El Ministerio de la Producción es el órgano de control de esta norma y cuenta con un registro de veinte empresas que ya tienen sentencia firme, sanción económica o fueron inhibidas por no pagar una multa y por ese motivo podrían ingresar en el registro de reincidentes en caso de reiterarse una infracción y en consecuencia ser clausuradas.
Los operativos se realizaron durante el mes pasado en los partidos de Tres de Febrero, San Martín, Morón, San Justo, San Fernando, Tigre, San Pedro, Baradero, Azul, Las Flores, Chivilcoy, 9 de Julio, Lomas de Zamora, San Isidro, San Miguel, Avellaneda, Berazategui e Ituzaingó. Los controles con respecto al cumplimiento de esta norma se incrementarán este año en los 134 municipios que conforman la provincia de Buenos Aires

Adónde llamar
El 0800-222-9042 es la línea gratuita de Defensa del Consumidor de la Provincia, a la que se puede llamar para realizar tanto denuncias como consultas. Se puede llamar de lunes a viernes de 9:00 a 18:00. En tanto las Oficinas Municipales de Defensa del Consumidor (Omic), que en Pergamino funciona en las dependencias de la Secretaría de la Producción, avenida Alsina y Doctor Alem, también se reciben consultas y se brinda asesoramiento sobre esta legislación.

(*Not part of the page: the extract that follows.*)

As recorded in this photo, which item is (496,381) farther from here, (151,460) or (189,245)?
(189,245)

Según se explicó, el procedimiento que se aplica para el control de la mencionada Ley es el Nº 13.133, que corresponde al Código de Implementación de los Derechos del Consumidor. Teóricamente, se debe ejecutar en todos los municipios de la provincia de Buenos Aires aunque una de las alternativas es brindar prioridad al control mediante denuncias de los consumidores.
La capacitación de todos los inspectores que salen a controlar los comercios fue realizada por el Gobierno bonaerense y el personal cuenta con las herramientas necesarias para conocer la normativa provincial que, en sus primeros meses de aplicación, presentó inconvenientes en ciudades turísticas. Los comerciantes, por su parte, y a pesar de las dificultades que se generan en la implementación de la legislación, tendrán que tomar previsiones para cumplir con los términos de la ley por cuanto a los que no comercialicen todos los talles, se les labrará un acta de constatación y se les dará cinco días de plazo para los descargos que consideren necesarios.

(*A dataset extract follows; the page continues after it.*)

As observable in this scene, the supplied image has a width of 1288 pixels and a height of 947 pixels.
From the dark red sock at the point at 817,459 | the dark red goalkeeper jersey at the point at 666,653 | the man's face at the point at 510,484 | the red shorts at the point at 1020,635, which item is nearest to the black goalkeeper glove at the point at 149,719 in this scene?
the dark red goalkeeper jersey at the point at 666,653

Finalmente se informó que “lo que se busca es que el stock de prendas que se venden en los comercios tengan los talles obligatorios, que abarcan desde el 38 al 48”, señalaron. Pergamino recibirá los inspectores; en otras oportunidades se hicieron trabajos de este tipo y los resultados fueron satisfactorios, según informaron desde la Dirección de Comercio bonaerense.
Sin embargo, cualquier lectora puede dar fe de que no en todos los comercios se consigue la gama de talles que va del 38 al 48, a veces por falta de stock, pero casi siempre porque la fabricación no la cubre o bien la sintetiza bajo las nomenclaturas XS, S, M, L, XL, es decir que partiendo del 38 sólo alcanza al 46.